Маша-большая наклонилась, подняла растоптанный цветок, поцеловала его, прижала к груди и, едва волоча ноги, направилась к себе в комнату Машке-маленькой не разрешали туда заходить, но сейчас, когда в доме никого не было (бабушка ушла в поликлинику, а Вера задержалась в булочной), она не могла не проскользнуть туда — ведь любой запрет непременно предполагает наличие какой-то волнующей тайны.
В спальне пахло, как в сарайчике со свежим сеном. Машка любила этот запах — он вызывал в ее памяти дом у реки. Плотные шторы были задернуты, оставалась лишь узкая щелка, в которую пробивался населенный миллиардами крохотных пылинок длинный солнечный луч.
Машка видела, как мама, озираясь по сторонам, точно она боялась, что ей кто-то помешает сделать то, что она задумала, быстро сунула цветок под подушку, села на кровать, закрыла глаза и начала раскачиваться из стороны в сторону, что-то напевая. Она пела не по-русски, но мелодия была знакома Маше. Ну конечно же — мама часто играла ее на рояле.
— Мама, о чем ты поешь? — спросила она. — Переведи мне пожалуйста. Это ты по-польски поешь, да? — сообразила она, уловив несколько знакомых слов. — Укохание — это любовь, да?
Маша-большая вдруг запела в полный голос Машка вспомнила, что это ми-бемоль мажорный ноктюрн Шопена, и ей захотелось услышать, как этот ноктюрн звучит на рояле — это тоже возвращало ее в какой-то очень радостный отрезок жизни. Она схватила мать за руку, легко подняла с кровати и потащила в столовую.

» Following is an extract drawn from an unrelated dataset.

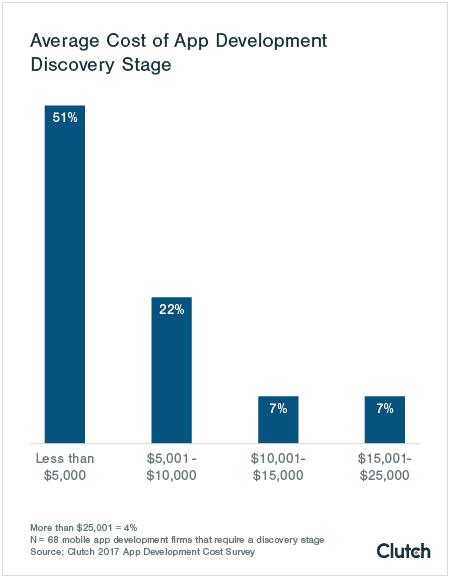 clutch average cost of app development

— Играй же! — сказала она, открыв клавиатуру и подняв тяжелую блестящую крышку. — Я так соскучилась по твоей музыке. На пластинке все звучит так, словно на рояль положили большой-большой камень.
И Маша-большая заиграла, но не ноктюрн Шопена, а другую пьесу, которую Машка никогда не слыхала. О, это была удивительная музыка. Машка почувствовала, как встрепенулось ее сердце, вздрогнуло в предчувствии чего-то большого и светлого, а потом забилось быстро-быстро.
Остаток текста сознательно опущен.